La década última marcó un cambio sustancial en el manejo de la economía nacional, si es cierto aquello de que la política es economía concentrada.
El sostenimiento de un buen nivel de sueldos mediante las paritarias y de un razonable ingreso básico para los jubilados, vía un doble aumento anual de los haberes, marcó el punto central de la política económica kirchnerista: el ensanchamiento del mercado interno, base para sostener el consumo y por esta vía la producción y el empleo, y de generar recursos impositivos que, sumados a los superávits del comercio exterior, permitieron obtener los recursos necesarios para impulsar la salud, la educación, las obras públicas imprescindibles y los planes sociales, además de solventar el funcionamiento del estado.
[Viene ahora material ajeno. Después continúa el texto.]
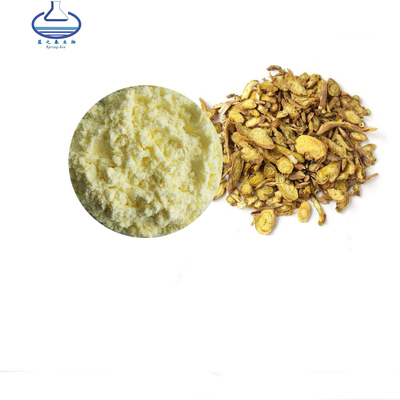 CAS 21967-41-9 Baical Skullcap Extract Baicalin Powder 90%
Este círculo virtuoso ha sido atacado sistemáticamente por el establishment y sus voceros, los grandes medios corporativos de comunicación, por ser favorables a la mayoría de la población, aunque “perjudicial” para sus intereses, extremo este último que podría ser largamente discutido.
Basta ver las ganancias anuales después de impuestos del campo mediano y grande y de los bancos para estar en desacuerdo.
Por ejemplo, en los primeros nueve meses de 2014 la banca ganó un 82,7 por ciento más que en el año anterior.
Ocurre que el establishment no soporta que se le arrebate el poder político, aunque esta pérdida no se traduzca en una disminución de sus ganancias.
Hay dos siglos de experiencia histórica detrás de esta afirmación.
Desde 2003 el kirchnerismo le discute al establishment la hegemonía política y cultural.
Eso es lo intolerable.
Como fuere, las políticas kirchneristas recuperaron la producción, el consumo y el empleo, redujeron severamente la deuda externa, cancelaron sus compromisos con el FMI y acordaron el pago al Club de París (una vieja deuda de la dictadura), amén de sostener un aceptable nivel de salud y educación, realizar obras públicas como nunca antes en los 30 últimos años, construir viviendas, desarrollar la ciencia y la tecnología nacionales, recuperar las grandes empresas públicas que habían sido privatizadas durante el período liberal inmediatamente anterior, y desplegar subsidios al consumo y planes sociales que cubren a 10,5 millones de ciudadanos, y además pagar 6,5 millones de jubilaciones y pensiones, todo ello para favorecer la inclusión social.
Este diagnóstico es objetivo, no ideológico ni político.
Otro asunto es que el grueso de la población comprenda las razones por las cuales debería sostener firmemente, en defensa de sus propios intereses, la continuidad de este modelo.
Esta sí es una cuestión política, y de primer orden, en un país donde la opinión de la clase media decide la orientación de la opinión pública.